Many times I have been asked during my stay in the US why Hindus worship so many Gods and Goddesses. The answer is simple – it is easier to carry a known image in your mind than an abstract one. Much like a newborn infant puts it's faith in the mother whose face is imprinted in it's mind from the time of birth, so the mind grasps early an image of the Maker and fervently worships that image. As the infant would be desolated if asked to give up its mother, so the mind will be crippled if asked to give up it's image of God. So, believing in the one intangible God, the Hindu worships God through the image and not the image as God.

And such divine image I want to perceive every moment of the day, even in my dreams. My last prayer for the night – Ramaskandam Hanumantam, Vainnadeyam Rikodaram, Sayaneya Smarenityam, Duru-soppanam Tasyanasyati – asks Lord Rama to guard my sleep and keep nightmares away and that, even in my sleep, He must grant me the privilege of thinking about Him. Alas, even thinking about God in the time that borders between dream and wakefulness is mostly riddled with mundane subject matter. My grandmother always told me that even if for a fleeting moment we can think of God with a clear mind, that day is blessed. To think of Him more than I did. I started writing a page of His "nama" – Sri Rama Jayam, Om Sharavanabhavaya Namaha – everyday, hoping for that still concentration of God. But extraneous sounds would obtrude along with thoughts of chores to be completed, and my fleeting moment would be lost. I prayed sincerely to Him, hoping He heard me but life continued as usual.

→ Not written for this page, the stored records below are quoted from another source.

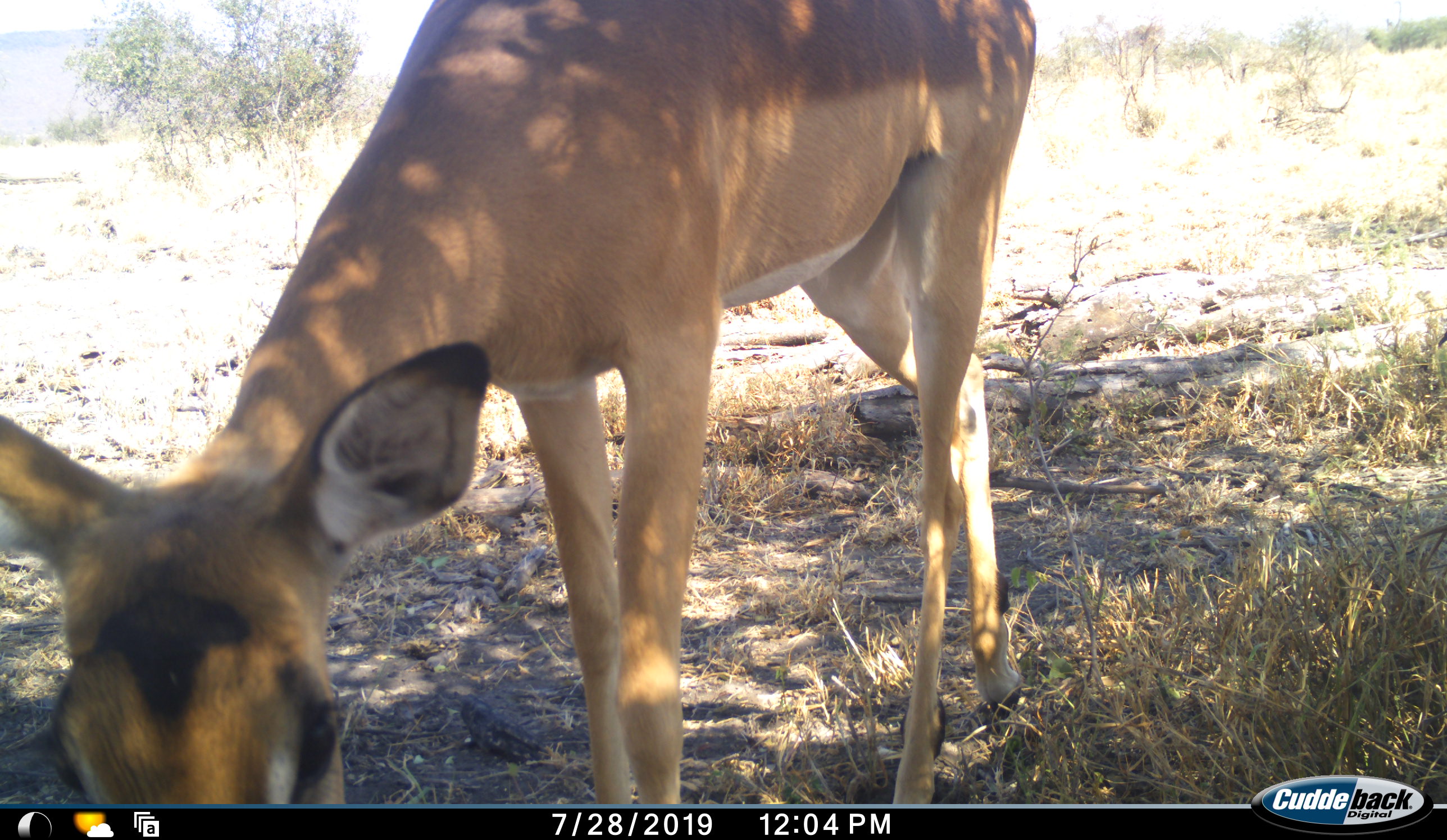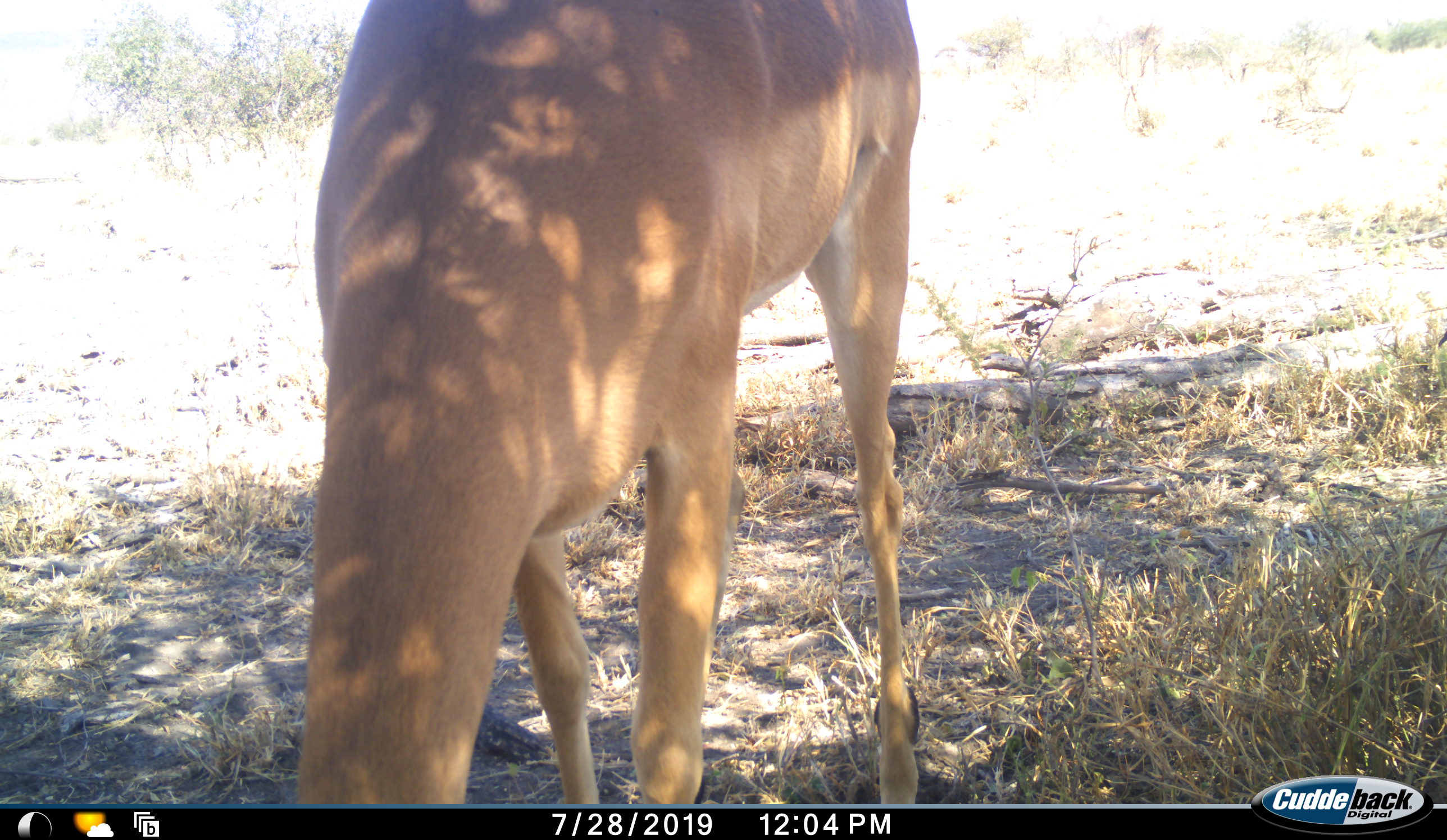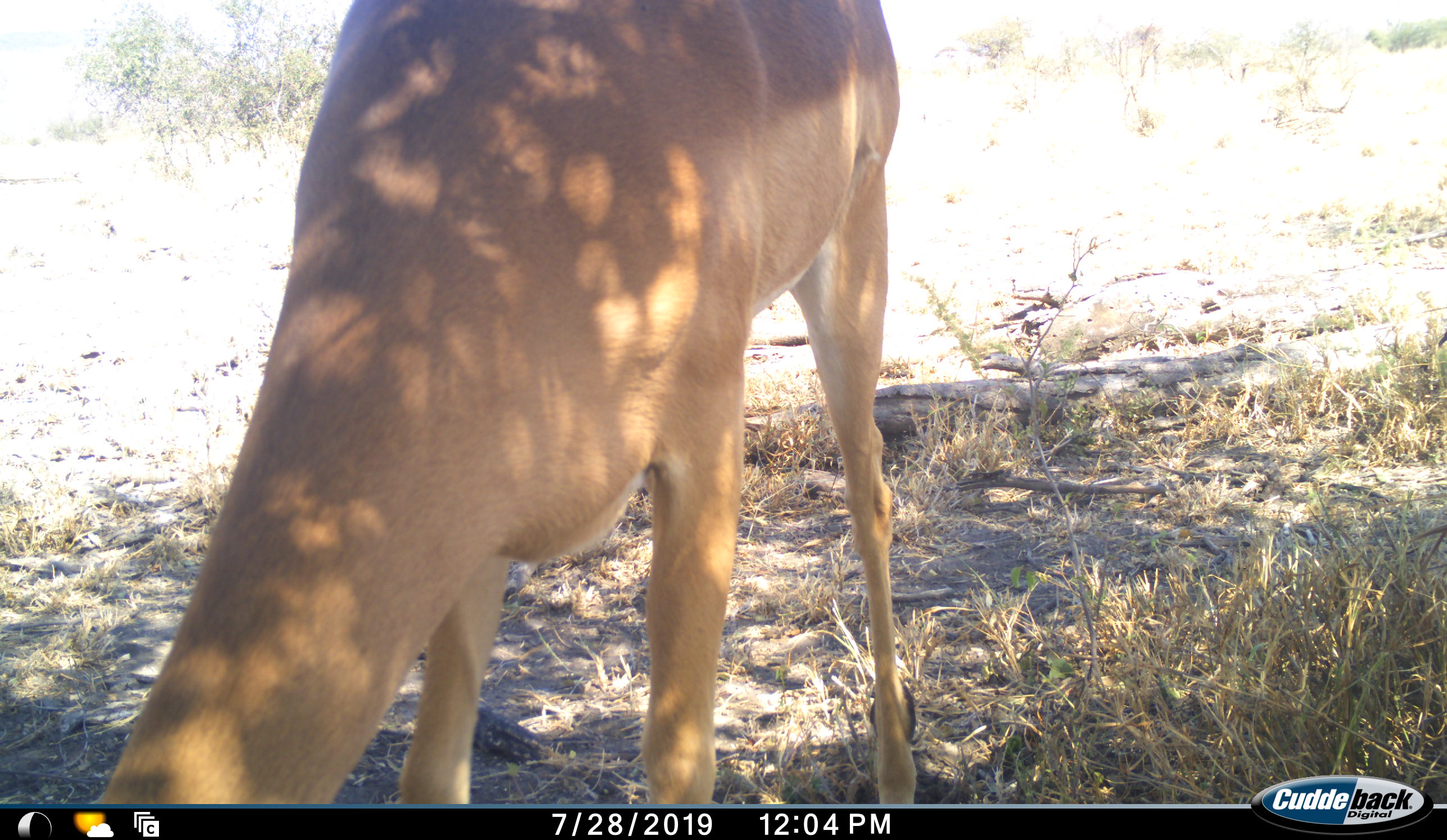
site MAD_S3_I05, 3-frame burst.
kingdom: Animalia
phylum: Chordata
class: Mammalia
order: Artiodactyla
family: Bovidae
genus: Aepyceros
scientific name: Aepyceros melampus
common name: impala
Impala (Aepyceros melampus), count 1. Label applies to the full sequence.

Then one day conversing with my mother, a story from my childhood came to memory. Once a little boy, afraid to cross the forest to get to his gurukul (school), was told by his busy mother to call upon Lord Krishna to accompany him. Krishna answered the innocent boy's prayer and walked by his side as a cowherd, playing his flute. Sometime later, when the mother asked the boy if his fears were settled, he said, yes, now that Krishna walked with him everyday. The angry mother asked him not to tell lies, but the boy insisted he was telling the truth. She dragged him to the forest making him call Krishna, who did not come. But as she started chastising the boy, she heard the strains of the flute, and was struck dumb. She fell to her knees and begged forgiveness of Krishna for not having her son's faith.

Perhaps my belief lacked the implicit faith of that little boy. I tried to reassure my dejected self with many arguments why any kind of divine vision eluded me, but to no avail. My longing for celestial vision continued. Then one night in my exhausted slumber, I took a journey with my family to a temple in the mountains but somehow the temple remained beyond our reach. Tired and dispirited, I sat down surrounded by mountains, while the rest of my family searched for the temple. Darkness descended and went lagging by, dispersed by the dewy softness of dawn. The orange tip of the sun came up from behind the eastern hill. I saw reflected on each mountain the images of Ganesha, Durga, Lakshmi and Saraswati. Looking at those shining, gigantic carvings, bathed in the golden glow of the sun, raised the hair on my arms. I shouted in joy, calling my family to come and look at the splendid sight. I woke up, still awed and spellbound at what had transpired. I felt God had answered my prayers. But that one glimpse is not enough. My supernal longing still has me in it's hold.